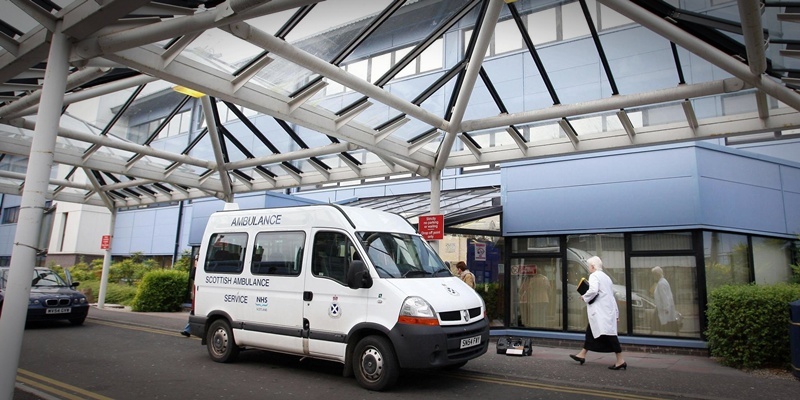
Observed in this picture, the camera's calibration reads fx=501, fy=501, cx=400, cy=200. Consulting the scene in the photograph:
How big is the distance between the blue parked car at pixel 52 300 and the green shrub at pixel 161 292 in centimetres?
380

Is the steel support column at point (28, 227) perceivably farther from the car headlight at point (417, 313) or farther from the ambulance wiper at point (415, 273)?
the ambulance wiper at point (415, 273)

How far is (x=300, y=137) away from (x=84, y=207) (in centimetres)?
2843

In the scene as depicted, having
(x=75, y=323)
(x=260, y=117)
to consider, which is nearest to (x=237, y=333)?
(x=260, y=117)

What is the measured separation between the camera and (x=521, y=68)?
32.7ft

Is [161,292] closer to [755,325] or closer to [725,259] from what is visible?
[725,259]

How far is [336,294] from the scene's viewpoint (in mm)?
7047

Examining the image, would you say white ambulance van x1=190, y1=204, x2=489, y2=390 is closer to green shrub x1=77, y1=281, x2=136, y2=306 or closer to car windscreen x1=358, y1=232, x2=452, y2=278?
car windscreen x1=358, y1=232, x2=452, y2=278

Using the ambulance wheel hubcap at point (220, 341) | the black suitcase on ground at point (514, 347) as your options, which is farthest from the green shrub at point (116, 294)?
the black suitcase on ground at point (514, 347)

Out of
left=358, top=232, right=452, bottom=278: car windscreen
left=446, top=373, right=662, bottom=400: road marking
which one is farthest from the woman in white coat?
left=358, top=232, right=452, bottom=278: car windscreen

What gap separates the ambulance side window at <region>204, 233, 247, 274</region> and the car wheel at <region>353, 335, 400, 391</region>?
2873 mm

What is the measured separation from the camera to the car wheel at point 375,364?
6.42 meters

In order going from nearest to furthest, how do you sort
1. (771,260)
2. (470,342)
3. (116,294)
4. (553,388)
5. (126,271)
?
(470,342), (553,388), (771,260), (116,294), (126,271)

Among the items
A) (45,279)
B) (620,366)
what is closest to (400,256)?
(620,366)

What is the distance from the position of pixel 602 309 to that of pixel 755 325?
2467 mm
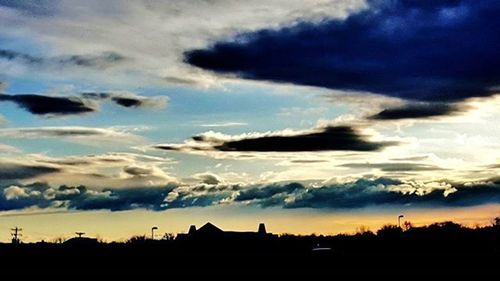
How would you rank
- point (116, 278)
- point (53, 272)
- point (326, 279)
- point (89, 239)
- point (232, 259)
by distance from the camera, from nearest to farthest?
point (326, 279), point (116, 278), point (53, 272), point (232, 259), point (89, 239)

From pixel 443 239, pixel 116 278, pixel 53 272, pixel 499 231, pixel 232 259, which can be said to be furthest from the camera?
pixel 499 231

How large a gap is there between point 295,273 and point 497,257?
1960cm

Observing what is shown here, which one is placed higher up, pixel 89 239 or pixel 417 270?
pixel 89 239

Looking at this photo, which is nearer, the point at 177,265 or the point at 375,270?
the point at 375,270

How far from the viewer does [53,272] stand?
5988cm

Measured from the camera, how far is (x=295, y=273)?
5284 cm

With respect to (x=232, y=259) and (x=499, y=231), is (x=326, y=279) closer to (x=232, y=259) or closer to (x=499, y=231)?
(x=232, y=259)

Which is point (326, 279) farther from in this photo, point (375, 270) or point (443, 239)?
point (443, 239)

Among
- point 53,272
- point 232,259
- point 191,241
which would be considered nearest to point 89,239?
point 191,241

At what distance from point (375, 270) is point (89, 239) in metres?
114

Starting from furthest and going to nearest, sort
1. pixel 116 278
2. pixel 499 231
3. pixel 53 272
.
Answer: pixel 499 231, pixel 53 272, pixel 116 278

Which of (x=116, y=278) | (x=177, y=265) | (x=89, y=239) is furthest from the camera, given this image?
(x=89, y=239)

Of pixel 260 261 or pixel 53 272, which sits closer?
pixel 53 272

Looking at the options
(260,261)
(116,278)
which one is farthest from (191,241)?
(116,278)
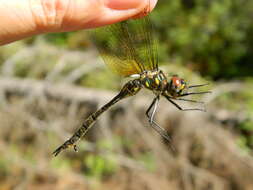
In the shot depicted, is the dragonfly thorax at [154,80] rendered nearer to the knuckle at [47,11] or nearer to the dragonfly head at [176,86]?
the dragonfly head at [176,86]

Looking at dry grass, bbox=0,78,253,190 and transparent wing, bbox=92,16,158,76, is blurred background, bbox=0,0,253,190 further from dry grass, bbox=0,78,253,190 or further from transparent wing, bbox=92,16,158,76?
transparent wing, bbox=92,16,158,76

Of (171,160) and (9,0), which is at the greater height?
(9,0)

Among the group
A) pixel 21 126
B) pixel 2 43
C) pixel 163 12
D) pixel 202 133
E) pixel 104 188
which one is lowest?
pixel 104 188

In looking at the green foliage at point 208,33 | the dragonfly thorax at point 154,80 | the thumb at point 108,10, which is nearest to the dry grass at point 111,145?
the green foliage at point 208,33

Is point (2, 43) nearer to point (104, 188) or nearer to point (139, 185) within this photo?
point (139, 185)

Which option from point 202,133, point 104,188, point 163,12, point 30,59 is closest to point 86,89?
point 30,59
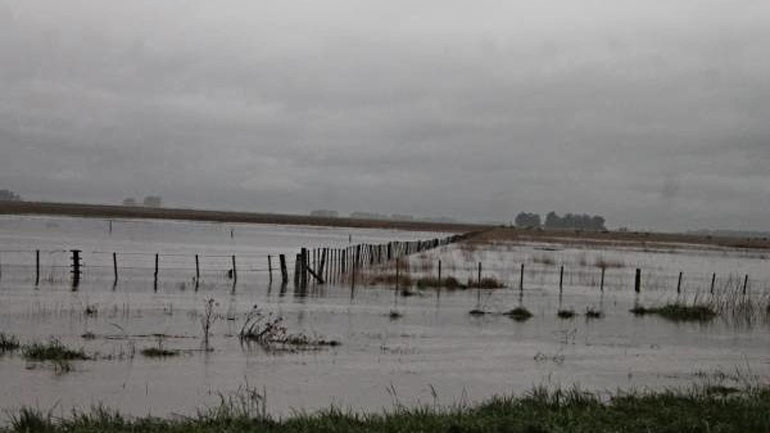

§

__TASK DIRECTIONS__: Update all of the records above by replacing "centimetres" with "cm" wherever it occurs, and keep everything else unchanged. Omit the pictures from your answer.

__TASK RESULT__:
Observed in this picture, the camera's calibration reads fx=501, fy=501, cx=400, cy=200. Consulting the scene in the photograph:
How big is the distance between the blue parked car at pixel 52 300 and the green shrub at pixel 161 292 in cm?
380

Is the steel support column at point (28, 227) perceivably farther from the car headlight at point (417, 313) or farther from the ambulance wiper at point (415, 273)?
the ambulance wiper at point (415, 273)

How far is (x=300, y=137) away from (x=84, y=207) (in cm)?
2843

In the scene as depicted, having
(x=75, y=323)
(x=260, y=117)
to consider, which is nearest to (x=237, y=333)?
(x=260, y=117)

What is the measured separation between the camera and (x=521, y=68)?
32.7ft

Is [161,292] closer to [755,325] or closer to [725,259] from what is visible?
[725,259]

How far is [336,294] from the scene's viewpoint (in mm)?
7047

Examining the image, would you say white ambulance van x1=190, y1=204, x2=489, y2=390 is closer to green shrub x1=77, y1=281, x2=136, y2=306 or closer to car windscreen x1=358, y1=232, x2=452, y2=278?
car windscreen x1=358, y1=232, x2=452, y2=278

Using the ambulance wheel hubcap at point (220, 341) | the black suitcase on ground at point (514, 347) as your options, which is farthest from the green shrub at point (116, 294)?
the black suitcase on ground at point (514, 347)

Out of
left=358, top=232, right=452, bottom=278: car windscreen
left=446, top=373, right=662, bottom=400: road marking
which one is farthest from the woman in white coat?
left=358, top=232, right=452, bottom=278: car windscreen

What gap separates the ambulance side window at <region>204, 233, 247, 274</region> and the car wheel at <region>353, 335, 400, 391</region>?
2873 mm

What is the measured separation from the camera to the car wheel at point 375,364?
6.42 meters

In order going from nearest to furthest, how do you sort
1. (771,260)
2. (470,342)
3. (116,294)
4. (553,388)
5. (126,271)
?
(470,342), (553,388), (771,260), (116,294), (126,271)

Among the items
A) (45,279)
B) (620,366)
what is closest to (400,256)?
(620,366)

What is the distance from the position of pixel 602 309 to that of pixel 755 325?
2467 mm
How would you rank
- point (116, 278)
- point (53, 272)
- point (326, 279)
- point (89, 239)
- point (232, 259)
by distance from the camera, from nearest to farthest?
point (326, 279), point (116, 278), point (53, 272), point (232, 259), point (89, 239)

From pixel 443 239, pixel 116 278, pixel 53 272, pixel 499 231, pixel 232 259, which can be said to be furthest from the camera?
pixel 499 231

How large a gap is there between point 295,273 and point 497,257?
1960cm

Observing what is shown here, which one is placed higher up, pixel 89 239 or pixel 417 270?
pixel 89 239

Looking at this photo, which is nearer, the point at 177,265 or the point at 375,270?
the point at 375,270

How far from the viewer does [53,272] stand?
5988cm

Measured from the camera, how far is (x=295, y=273)?
5284 cm

With respect to (x=232, y=259) and (x=499, y=231), is (x=326, y=279) closer to (x=232, y=259) or closer to (x=499, y=231)?
(x=232, y=259)

Which is point (326, 279) farther from in this photo, point (375, 270) or point (443, 239)?
point (443, 239)

Among
- point 53,272
- point 232,259
- point 191,241
which would be considered nearest to point 89,239?
point 191,241

At what distance from point (375, 270) is point (89, 239) in metres?
114

Starting from furthest and going to nearest, sort
1. pixel 116 278
2. pixel 499 231
3. pixel 53 272
.
Answer: pixel 499 231, pixel 53 272, pixel 116 278

Which of (x=116, y=278) | (x=177, y=265) | (x=89, y=239) is furthest from the camera, given this image?
(x=89, y=239)

Of pixel 260 261 or pixel 53 272, which sits closer?
pixel 53 272

Looking at the options
(260,261)
(116,278)
which one is farthest from (191,241)?
(116,278)
In the shot depicted, is the dragonfly thorax at [154,80] rendered nearer to the knuckle at [47,11] or nearer to the dragonfly head at [176,86]?
the dragonfly head at [176,86]

Looking at dry grass, bbox=0,78,253,190 and transparent wing, bbox=92,16,158,76, is blurred background, bbox=0,0,253,190 further from dry grass, bbox=0,78,253,190 or further from transparent wing, bbox=92,16,158,76?
transparent wing, bbox=92,16,158,76

Of (171,160) and (9,0), which is at the greater height?
(9,0)

Among the group
A) pixel 21 126
B) pixel 2 43
C) pixel 163 12
D) pixel 202 133
E) pixel 104 188
which one is lowest?
pixel 104 188

In looking at the green foliage at point 208,33 | the dragonfly thorax at point 154,80 | the thumb at point 108,10, which is nearest to the dry grass at point 111,145?
the green foliage at point 208,33

Is point (2, 43) nearer to point (104, 188) or nearer to point (139, 185) within this photo?
point (139, 185)

Which option from point 202,133, point 104,188, point 163,12, point 30,59 is closest to point 86,89?
point 30,59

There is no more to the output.